The Find Replace Task performs multiple find-and-replace operations on text in a single step. Clean data, normalize formats, remove unwanted characters, convert between formats, or sanitize content by applying sequential text replacements.

When to use this task:

  • Text normalization and standardization
  • Data cleaning and formatting
  • Remove or replace unwanted characters
  • Convert between data formats
  • Sanitize user input
  • Template variable replacement
  • Format conversion (dates, addresses, etc.)
  • Character encoding fixes

Key Features:

  • Multiple find/replace operations in sequence
  • Regex special character escaping
  • Global replacement (all occurrences)
  • Case-sensitive matching
  • Unlimited replacement pairs
  • Variable support
  • Sequential processing

Quick Start

1. Add Find Replace task
2. Enter source text
3. Add find/replace pairs
4. Replacements applied in order
5. Save

Configuration

Source Text

Input: {{task_55001_address}}
Input: {{task_2001_email_body}}
Input: Hello World! Price: $100

The text to perform replacements on.

Find/Replace Pairs

Find: "  " (double space) → Replace: " " (single space)
Find: "\n" → Replace: "<br>"
Find: "$100" → Replace: "$99.99"
Find: "!" → Replace: "."

Add as many pairs as needed. Applied sequentially.

Output Fields

Field Description Example
task_34001_run Success status true
task_34001_run_text Result message Successfully replaced text.

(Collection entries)

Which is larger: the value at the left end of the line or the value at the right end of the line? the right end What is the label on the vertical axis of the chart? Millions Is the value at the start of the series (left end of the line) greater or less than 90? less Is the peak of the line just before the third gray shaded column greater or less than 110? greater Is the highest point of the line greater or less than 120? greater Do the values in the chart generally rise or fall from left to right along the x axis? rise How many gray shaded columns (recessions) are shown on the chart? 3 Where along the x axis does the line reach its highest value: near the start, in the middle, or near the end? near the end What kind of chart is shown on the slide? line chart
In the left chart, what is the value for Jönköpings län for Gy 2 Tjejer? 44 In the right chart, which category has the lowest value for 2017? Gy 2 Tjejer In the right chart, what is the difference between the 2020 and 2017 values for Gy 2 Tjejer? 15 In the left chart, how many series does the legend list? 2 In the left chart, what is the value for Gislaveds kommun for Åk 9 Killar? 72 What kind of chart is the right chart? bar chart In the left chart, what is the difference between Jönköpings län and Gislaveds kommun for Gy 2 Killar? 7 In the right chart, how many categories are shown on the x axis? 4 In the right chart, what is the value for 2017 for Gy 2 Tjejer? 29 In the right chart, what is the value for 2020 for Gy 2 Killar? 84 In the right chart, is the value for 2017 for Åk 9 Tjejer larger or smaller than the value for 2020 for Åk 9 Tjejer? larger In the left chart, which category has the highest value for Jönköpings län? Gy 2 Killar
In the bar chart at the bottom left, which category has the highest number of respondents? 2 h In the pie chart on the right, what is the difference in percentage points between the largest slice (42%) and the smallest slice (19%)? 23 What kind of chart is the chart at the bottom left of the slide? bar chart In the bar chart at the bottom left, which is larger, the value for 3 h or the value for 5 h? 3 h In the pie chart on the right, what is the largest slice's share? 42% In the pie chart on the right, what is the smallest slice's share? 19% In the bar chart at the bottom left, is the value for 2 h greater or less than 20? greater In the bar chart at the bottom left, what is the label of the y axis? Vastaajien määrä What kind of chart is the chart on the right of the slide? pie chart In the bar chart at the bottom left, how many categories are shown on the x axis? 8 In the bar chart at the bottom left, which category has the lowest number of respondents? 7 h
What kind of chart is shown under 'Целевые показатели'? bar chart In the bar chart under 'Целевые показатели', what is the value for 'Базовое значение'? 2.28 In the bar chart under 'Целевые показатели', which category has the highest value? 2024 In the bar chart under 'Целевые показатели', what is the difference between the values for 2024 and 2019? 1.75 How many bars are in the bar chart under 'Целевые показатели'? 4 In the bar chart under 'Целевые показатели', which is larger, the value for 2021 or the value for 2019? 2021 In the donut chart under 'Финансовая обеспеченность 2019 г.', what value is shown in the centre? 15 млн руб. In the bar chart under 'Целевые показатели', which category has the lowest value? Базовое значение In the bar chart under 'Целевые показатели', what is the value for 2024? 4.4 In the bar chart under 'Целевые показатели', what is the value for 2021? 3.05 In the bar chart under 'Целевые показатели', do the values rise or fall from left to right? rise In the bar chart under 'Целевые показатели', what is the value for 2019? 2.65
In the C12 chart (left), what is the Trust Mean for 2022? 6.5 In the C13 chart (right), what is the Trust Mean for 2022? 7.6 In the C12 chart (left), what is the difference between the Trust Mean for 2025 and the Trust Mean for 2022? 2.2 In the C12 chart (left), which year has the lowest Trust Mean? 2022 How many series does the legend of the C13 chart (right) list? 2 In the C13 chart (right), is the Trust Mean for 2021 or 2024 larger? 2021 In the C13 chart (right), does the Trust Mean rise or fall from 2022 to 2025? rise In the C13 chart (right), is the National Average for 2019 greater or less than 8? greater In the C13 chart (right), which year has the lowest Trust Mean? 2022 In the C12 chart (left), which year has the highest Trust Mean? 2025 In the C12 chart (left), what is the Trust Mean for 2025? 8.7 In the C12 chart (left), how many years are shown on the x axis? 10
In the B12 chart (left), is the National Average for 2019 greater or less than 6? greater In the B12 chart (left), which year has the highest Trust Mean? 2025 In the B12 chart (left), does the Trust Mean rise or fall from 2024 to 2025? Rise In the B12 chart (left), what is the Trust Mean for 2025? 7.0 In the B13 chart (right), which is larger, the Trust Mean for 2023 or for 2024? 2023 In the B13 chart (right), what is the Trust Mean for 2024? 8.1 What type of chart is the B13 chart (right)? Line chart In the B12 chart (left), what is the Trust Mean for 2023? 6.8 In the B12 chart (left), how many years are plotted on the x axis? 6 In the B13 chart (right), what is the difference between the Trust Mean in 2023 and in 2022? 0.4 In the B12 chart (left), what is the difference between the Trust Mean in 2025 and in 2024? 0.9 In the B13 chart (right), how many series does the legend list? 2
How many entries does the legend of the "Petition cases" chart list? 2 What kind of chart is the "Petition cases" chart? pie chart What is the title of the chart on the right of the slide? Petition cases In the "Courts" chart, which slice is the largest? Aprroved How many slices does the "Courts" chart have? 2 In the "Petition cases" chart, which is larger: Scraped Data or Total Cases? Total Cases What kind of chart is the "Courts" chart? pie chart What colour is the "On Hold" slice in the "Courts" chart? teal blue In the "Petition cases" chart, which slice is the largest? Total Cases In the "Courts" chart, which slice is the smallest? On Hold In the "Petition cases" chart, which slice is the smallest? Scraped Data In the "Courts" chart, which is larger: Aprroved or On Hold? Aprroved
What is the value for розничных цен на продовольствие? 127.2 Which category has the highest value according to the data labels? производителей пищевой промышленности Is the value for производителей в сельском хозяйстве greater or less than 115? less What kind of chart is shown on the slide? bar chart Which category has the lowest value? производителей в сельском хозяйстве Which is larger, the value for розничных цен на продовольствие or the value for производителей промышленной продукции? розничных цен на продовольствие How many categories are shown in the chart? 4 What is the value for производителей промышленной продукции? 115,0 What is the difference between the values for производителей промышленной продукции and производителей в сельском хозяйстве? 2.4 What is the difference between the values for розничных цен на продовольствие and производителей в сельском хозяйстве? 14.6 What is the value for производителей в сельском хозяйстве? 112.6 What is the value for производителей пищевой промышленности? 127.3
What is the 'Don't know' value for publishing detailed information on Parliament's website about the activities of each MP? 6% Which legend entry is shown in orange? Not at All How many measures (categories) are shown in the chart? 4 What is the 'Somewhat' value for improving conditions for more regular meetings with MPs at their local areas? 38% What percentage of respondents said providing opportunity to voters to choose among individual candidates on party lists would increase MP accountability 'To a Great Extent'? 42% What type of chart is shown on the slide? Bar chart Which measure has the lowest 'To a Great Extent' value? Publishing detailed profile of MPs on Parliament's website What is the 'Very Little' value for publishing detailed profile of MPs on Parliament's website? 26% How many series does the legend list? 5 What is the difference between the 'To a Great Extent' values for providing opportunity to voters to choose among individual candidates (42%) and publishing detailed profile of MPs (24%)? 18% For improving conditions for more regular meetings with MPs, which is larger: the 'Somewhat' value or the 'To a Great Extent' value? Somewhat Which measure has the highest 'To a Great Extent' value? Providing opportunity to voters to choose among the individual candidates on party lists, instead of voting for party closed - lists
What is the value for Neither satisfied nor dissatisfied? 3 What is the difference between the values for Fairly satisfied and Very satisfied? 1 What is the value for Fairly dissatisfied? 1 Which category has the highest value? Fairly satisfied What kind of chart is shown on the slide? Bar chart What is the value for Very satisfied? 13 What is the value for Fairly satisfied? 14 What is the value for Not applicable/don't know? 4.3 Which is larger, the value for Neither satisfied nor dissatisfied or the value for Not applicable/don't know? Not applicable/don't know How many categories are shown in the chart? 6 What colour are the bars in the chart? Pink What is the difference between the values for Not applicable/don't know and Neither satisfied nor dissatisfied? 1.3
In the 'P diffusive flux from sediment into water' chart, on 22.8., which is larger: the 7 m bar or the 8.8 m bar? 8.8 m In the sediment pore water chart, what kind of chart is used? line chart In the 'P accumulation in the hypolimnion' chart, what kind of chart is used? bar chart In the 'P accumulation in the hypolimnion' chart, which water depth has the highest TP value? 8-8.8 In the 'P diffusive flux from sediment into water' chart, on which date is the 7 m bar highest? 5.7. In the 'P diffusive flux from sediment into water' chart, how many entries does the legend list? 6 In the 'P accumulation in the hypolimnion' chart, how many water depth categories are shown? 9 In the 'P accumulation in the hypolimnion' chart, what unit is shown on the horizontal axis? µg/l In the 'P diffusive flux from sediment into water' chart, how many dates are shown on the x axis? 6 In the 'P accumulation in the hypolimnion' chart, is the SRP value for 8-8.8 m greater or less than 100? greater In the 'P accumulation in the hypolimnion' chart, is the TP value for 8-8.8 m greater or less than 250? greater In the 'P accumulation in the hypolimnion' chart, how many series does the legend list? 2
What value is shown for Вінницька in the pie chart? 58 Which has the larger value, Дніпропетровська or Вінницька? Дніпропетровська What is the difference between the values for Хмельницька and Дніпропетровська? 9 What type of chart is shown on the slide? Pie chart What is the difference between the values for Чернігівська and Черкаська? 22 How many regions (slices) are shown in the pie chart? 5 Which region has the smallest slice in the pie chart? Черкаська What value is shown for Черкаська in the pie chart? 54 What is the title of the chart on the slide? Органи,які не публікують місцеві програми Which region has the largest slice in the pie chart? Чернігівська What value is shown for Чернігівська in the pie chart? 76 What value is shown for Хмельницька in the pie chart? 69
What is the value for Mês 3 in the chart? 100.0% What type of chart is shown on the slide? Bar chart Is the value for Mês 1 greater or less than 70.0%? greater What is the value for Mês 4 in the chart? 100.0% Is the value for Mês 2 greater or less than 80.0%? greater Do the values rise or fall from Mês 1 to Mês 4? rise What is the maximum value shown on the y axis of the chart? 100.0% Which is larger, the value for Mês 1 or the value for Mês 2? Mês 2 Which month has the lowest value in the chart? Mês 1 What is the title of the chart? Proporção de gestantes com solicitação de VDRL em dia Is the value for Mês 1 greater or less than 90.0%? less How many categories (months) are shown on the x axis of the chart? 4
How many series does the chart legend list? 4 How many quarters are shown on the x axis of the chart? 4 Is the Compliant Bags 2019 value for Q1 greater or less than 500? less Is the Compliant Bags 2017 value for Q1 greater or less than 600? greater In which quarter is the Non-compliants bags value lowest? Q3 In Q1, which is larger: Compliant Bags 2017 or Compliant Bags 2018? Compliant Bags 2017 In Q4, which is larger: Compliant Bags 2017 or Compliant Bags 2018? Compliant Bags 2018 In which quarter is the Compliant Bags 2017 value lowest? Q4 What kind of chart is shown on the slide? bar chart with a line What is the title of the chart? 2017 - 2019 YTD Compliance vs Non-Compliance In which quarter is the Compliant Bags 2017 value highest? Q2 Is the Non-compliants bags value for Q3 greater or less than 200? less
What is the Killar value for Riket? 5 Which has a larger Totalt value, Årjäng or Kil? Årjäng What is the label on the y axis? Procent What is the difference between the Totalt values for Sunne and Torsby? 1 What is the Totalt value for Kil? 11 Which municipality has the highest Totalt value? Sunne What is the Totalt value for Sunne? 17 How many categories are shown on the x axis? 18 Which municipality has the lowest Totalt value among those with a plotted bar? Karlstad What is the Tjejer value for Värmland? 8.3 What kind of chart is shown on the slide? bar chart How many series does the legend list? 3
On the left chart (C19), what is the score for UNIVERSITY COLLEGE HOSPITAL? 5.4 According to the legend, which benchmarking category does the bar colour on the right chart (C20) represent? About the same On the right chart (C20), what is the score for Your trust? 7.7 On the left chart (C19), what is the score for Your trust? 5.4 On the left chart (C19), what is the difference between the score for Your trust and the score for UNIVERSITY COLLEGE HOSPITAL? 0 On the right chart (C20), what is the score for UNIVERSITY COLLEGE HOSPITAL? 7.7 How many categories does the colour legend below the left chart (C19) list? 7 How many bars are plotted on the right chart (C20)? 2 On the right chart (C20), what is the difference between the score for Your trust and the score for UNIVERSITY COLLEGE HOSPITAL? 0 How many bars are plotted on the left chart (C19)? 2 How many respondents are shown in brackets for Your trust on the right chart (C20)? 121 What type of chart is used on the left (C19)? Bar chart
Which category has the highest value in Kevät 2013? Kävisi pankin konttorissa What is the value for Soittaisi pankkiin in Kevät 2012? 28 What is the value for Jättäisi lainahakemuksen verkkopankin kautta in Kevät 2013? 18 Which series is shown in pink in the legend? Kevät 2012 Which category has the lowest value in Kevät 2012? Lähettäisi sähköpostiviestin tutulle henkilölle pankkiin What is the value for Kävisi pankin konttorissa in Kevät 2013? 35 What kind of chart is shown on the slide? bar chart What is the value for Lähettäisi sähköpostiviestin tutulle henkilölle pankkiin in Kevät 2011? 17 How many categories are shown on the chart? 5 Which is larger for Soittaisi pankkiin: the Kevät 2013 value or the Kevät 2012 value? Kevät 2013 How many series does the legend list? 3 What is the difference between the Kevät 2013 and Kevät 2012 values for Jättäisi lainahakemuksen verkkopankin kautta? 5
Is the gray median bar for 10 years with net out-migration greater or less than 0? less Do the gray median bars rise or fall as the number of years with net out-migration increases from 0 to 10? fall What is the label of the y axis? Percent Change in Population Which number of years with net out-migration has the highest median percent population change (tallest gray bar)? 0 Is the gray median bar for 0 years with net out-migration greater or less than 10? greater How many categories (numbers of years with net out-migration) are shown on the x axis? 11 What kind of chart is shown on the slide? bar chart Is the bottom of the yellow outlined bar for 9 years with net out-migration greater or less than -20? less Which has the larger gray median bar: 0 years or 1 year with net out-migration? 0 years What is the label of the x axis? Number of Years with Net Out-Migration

WHAT THIS EXERCISE ASKS -
**a)** In the Find Replace Task documentation, what does the output field task_34001_run describe?
**b)** Repeat the Find Replace Task documentation from "The text to" up to and including "needed. Applied sequentially.", swapping "sequentially" for "one after another".
**c)** Continue the Find Replace Task documentation after its final line.
The items are unrelated to this exercise.

RESULTS FOR THE EXERCISE -
**a)** It describes the success status.

**b)**
The text to perform replacements on.

Find/Replace Pairs

Find: "  " (double space) → Replace: " " (single space)
Find: "\n" → Replace: "<br>"
Find: "$100" → Replace: "$99.99"
Find: "!" → Replace: "."

Add as many pairs as needed. Applied one after another.

**c)**
task_34001_output Text after replacements Hi World. Price: $99.99

Real-World Examples

Example 1: Address Normalization

Scenario: Standardize address formats from various sources

Workflow: 1. Form Submission - Address entry 2. Find Replace - Normalize address 3. Edit Client - Update clean address 4. Webhook Out - Validate with postal service

Normalize Address:

Input: {{task_55001_address}}

Find/Replace Pairs:
1. Find: "  " → Replace: " " (remove double spaces)
2. Find: "Street" → Replace: "St"
3. Find: "Avenue" → Replace: "Ave"
4. Find: "Road" → Replace: "Rd"
5. Find: "Boulevard" → Replace: "Blvd"
6. Find: "Apartment" → Replace: "Apt"
7. Find: "Suite" → Replace: "Ste"
8. Find: "Floor" → Replace: "Fl"
9. Find: "#" → Replace: "No."
10. Find: "  " → Replace: " " (final cleanup)

Example:

Input:  123  Main  Street  Apartment  4B  
Output: 123 Main St Apt 4B

Update Client:

Client ID: {{task_15001_client_id}}
Address: {{task_34001_output}}

Example 2: HTML Email Body Cleaning

Scenario: Convert plain text to HTML-safe format for email

Workflow: 1. AI Prompt - Generate email content 2. Find Replace - Convert to HTML 3. Email - Send formatted email

Convert to HTML:

Input: {{task_38001_email_body}}

Find/Replace Pairs:
1. Find: "&" → Replace: "&amp;"
2. Find: "<" → Replace: "&lt;"
3. Find: ">" → Replace: "&gt;"
4. Find: "\n\n" → Replace: "</p><p>"
5. Find: "\n" → Replace: "<br>"
6. Find: "  " → Replace: " &nbsp;"

Example:

Input:
Hello John,

Here's your quote:
Product A: $500
Product B: $750

Total: $1,250

Best regards

Output:
Hello John,</p><p>Here's your quote:<br>Product A: $500<br>Product B: $750</p><p>Total: $1,250</p><p>Best regards

Send Email:

To: {{task_55001_email}}
Subject: Your Quote
Body HTML: <p>{{task_34001_output}}</p>

Example 3: Phone Number Formatting

Scenario: Clean and format phone numbers to consistent style

Workflow: 1. Form Submission - Contact form 2. Find Replace - Remove formatting 3. Phone Formatter - Format to E.164 4. New Client - Create with clean phone

Remove All Formatting:

Input: {{task_55001_phone}}

Find/Replace Pairs:
1. Find: "(" → Replace: ""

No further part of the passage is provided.